DATA TO PROCESS ->
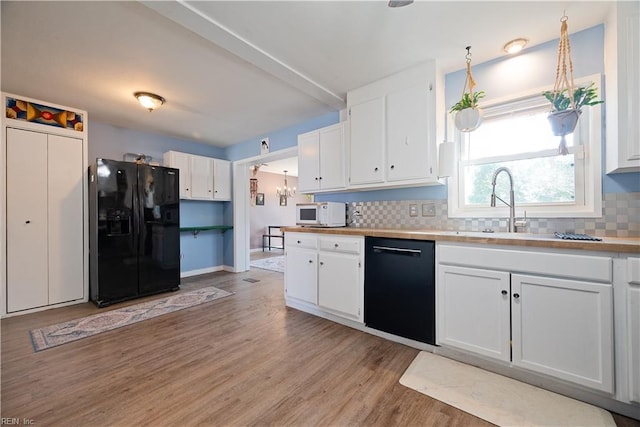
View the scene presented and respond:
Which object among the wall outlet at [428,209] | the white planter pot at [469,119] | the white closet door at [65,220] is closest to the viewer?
the white planter pot at [469,119]

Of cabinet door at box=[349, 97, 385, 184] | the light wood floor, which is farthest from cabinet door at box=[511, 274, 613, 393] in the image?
cabinet door at box=[349, 97, 385, 184]

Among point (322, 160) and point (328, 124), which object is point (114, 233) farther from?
point (328, 124)

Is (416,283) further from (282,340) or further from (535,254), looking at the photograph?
(282,340)

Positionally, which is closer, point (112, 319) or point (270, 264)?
point (112, 319)

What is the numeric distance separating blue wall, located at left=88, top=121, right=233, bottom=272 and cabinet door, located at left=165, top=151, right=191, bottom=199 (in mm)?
345

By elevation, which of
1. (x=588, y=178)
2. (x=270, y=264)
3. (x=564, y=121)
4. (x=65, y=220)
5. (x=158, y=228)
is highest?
(x=564, y=121)

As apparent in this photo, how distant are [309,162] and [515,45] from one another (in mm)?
2181

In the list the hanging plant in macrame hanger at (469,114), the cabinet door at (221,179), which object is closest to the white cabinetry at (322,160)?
the hanging plant in macrame hanger at (469,114)

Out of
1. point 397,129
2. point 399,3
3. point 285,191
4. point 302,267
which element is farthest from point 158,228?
point 285,191

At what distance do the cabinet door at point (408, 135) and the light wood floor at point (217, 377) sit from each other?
1542mm

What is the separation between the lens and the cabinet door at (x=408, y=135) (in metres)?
2.27

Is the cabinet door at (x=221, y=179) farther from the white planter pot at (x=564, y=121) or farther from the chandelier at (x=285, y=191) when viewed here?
the white planter pot at (x=564, y=121)

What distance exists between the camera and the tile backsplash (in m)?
1.72

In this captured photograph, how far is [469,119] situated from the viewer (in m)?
1.93
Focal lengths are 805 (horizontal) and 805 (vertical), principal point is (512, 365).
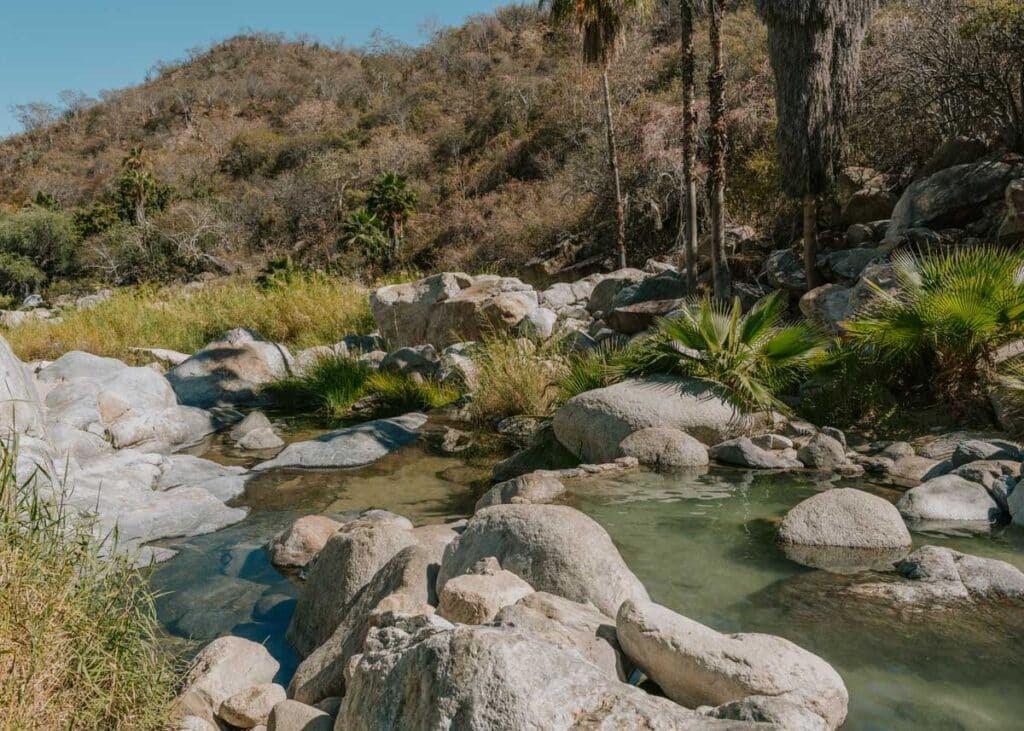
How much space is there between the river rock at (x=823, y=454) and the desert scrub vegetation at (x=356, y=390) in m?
5.52

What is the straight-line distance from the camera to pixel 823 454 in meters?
7.14

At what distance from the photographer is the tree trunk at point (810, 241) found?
1194 centimetres

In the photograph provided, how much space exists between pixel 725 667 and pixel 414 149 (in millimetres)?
40271

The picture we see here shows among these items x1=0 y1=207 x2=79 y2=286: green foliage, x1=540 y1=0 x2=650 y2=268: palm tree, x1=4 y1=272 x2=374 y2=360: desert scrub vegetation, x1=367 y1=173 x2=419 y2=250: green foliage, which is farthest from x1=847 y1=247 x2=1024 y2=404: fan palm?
x1=0 y1=207 x2=79 y2=286: green foliage

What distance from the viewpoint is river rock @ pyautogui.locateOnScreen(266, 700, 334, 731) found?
3.25m

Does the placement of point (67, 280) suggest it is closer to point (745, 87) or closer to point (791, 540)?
point (745, 87)

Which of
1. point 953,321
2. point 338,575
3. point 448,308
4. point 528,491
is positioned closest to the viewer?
point 338,575

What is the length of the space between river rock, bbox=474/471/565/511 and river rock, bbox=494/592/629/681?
8.35 feet

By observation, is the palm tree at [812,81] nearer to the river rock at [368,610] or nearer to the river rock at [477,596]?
the river rock at [368,610]

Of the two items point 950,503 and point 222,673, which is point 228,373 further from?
point 950,503

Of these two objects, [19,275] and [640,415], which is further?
[19,275]

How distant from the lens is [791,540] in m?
5.24

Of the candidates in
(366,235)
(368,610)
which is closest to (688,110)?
(368,610)

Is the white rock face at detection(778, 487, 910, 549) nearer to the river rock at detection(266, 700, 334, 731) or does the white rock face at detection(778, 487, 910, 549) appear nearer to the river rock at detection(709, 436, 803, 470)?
the river rock at detection(709, 436, 803, 470)
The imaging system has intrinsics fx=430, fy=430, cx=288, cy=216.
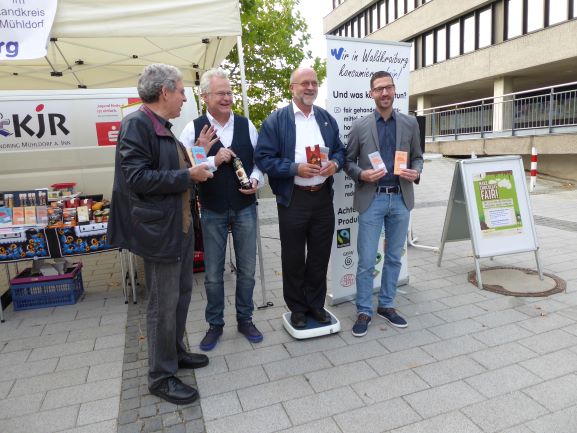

THE PROBLEM ->
Report each line in the items above that contains the word "foliage".

SOLUTION FOR THIS PROBLEM ->
The picture we see here shows among these items x1=0 y1=207 x2=79 y2=286: green foliage, x1=540 y1=0 x2=650 y2=268: palm tree, x1=4 y1=272 x2=374 y2=360: desert scrub vegetation, x1=367 y1=173 x2=419 y2=250: green foliage, which is farthest from x1=847 y1=247 x2=1024 y2=404: fan palm?
x1=0 y1=207 x2=79 y2=286: green foliage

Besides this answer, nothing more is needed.